Клайд заинтересовался: девушки хорошенькие! И как это на него в его одиночестве свалился, точно с неба, этот Диллард и носится с ним… Но еще вопрос – благоразумно ли сближаться с Диллардом? Ведь, в конце концов, Клайд ничего о нем не знает. Сейчас он видел по манерам и легкомысленной восторженности Дилларда, что тому куда интереснее сами девушки, вольность или даже некоторая распущенность их поведения, а вовсе не то, к какому обществу они принадлежат. А разве не это привело Клайда к катастрофе в Канзас-Сити? Здесь, в Ликурге, отнюдь не следует забывать об этом, если он хочет чего-то добиться в жизни.

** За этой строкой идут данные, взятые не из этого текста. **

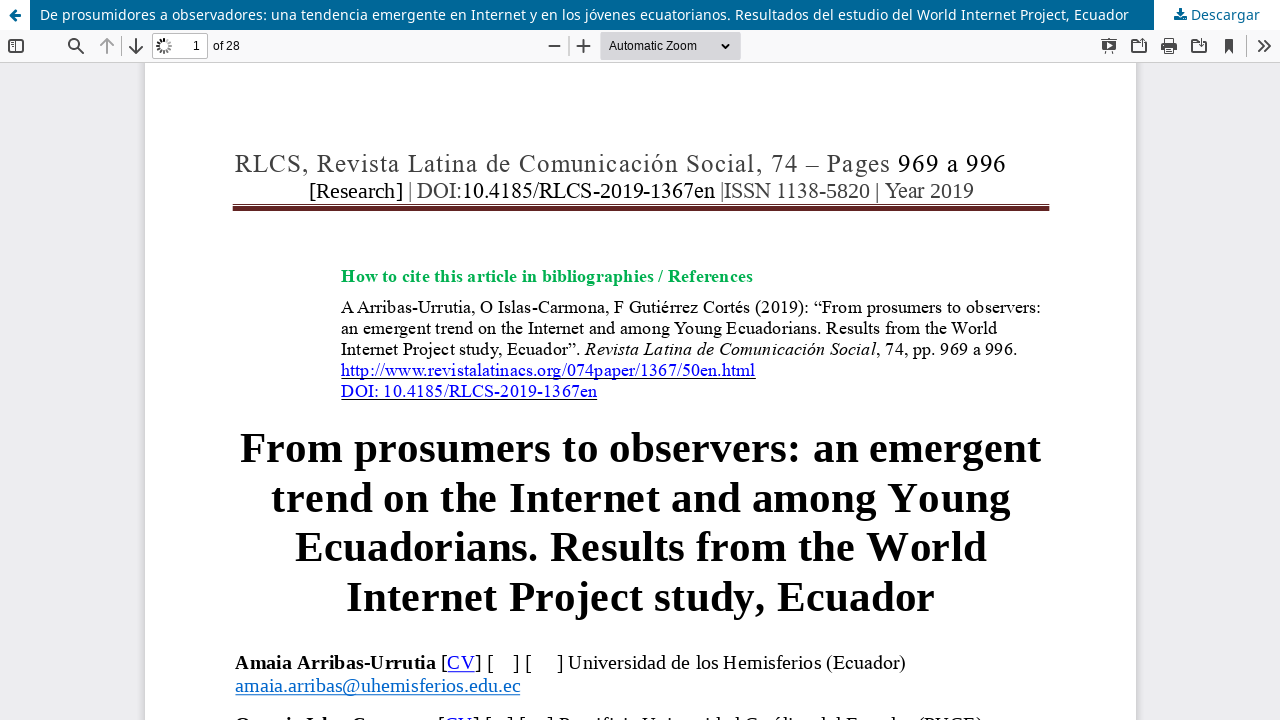

--- FILE ---
content_type: text/html; charset=utf-8
request_url: https://nuevaepoca.revistalatinacs.org/index.php/revista/article/view/341/327
body_size: 2446
content:
<!DOCTYPE html>
<html lang="es-ES" xml:lang="es-ES">
<head>
	<meta http-equiv="Content-Type" content="text/html; charset=utf-8" />
	<meta name="viewport" content="width=device-width, initial-scale=1.0" />
	<title>Vista de De prosumidores a observadores: una tendencia emergente en Internet y en los jóvenes ecuatorianos. Resultados del estudio del World Internet Project, Ecuador</title>

	
<link rel="icon" href="https://nuevaepoca.revistalatinacs.org/public/journals/1/favicon_es_ES.jpg" />
<meta name="generator" content="Open Journal Systems 3.3.0.21" />
<meta name="google-site-verification" content="m2BNHIDdOXuFklLg91--98WHc-FUf3Jv_LRJr8boQGA" />
<meta name="keywords" content="Revista, Comunicación, cine, Comunicación Interdisciplinar, ciencia, Redes de comunicación" />
<meta name="copyright" content="Revista Latina de Comunicación" />
<meta name="author" content="José Daniel Barquero Cabrero" />
<meta name="robots" content="INDEX, FOLLOW" />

Тем не менее в среду, в половине девятого, Клайд вышел из дому вместе с Диллардом, преисполненный всяческих ожиданий. В девять часов они были уже на месте, в самой гуще одного из тех отчасти религиозных, отчасти светских, отчасти благотворительных собраний, какие устраиваются формально для того, чтобы собрать некоторые средства для нужд местной церкви, а по существу больше затем, чтобы дать пожилым случай встретиться и посплетничать, а молодежи – покритиковать старших и пофлиртовать под шумок. Тут были киоски, торговавшие чем угодно – от пирожков, печенья и мороженого до кружев, кукол и всевозможных безделушек. Все это было пожертвовано прихожанами и продавалось в пользу церкви. Гостей принимали пастор, преподобный Питер Изрилс, и его жена. В числе гостей были дядя и тетка Дилларда, общительная, но скучная чета, явно не игравшая никакой роли в здешнем обществе. Они были очень добродушны и чересчур – до фамильярности – приветливы, хотя дядя Дилларда, Гровер Уилсон, будучи агентом по закупкам фирмы «Старк и Кь», пытался иногда принять серьезный и важный вид. Этот невысокий, коренастый человек, по-видимому, не умел прилично одеваться или не имел для этого средств. В противоположность своему племяннику, одетому почти безукоризненно, он был облачен в плохо сидящий, не совсем чистый и невыутюженный костюм. Галстук был под стать костюму. Держался Уилсон как истый клерк: потирал руки, хмурил брови, почесывал в затылке, точно собираясь сказать нечто весьма важное, требующее от него крайнего умственного напряжения, – и, однако, изрекал лишь одни банальности.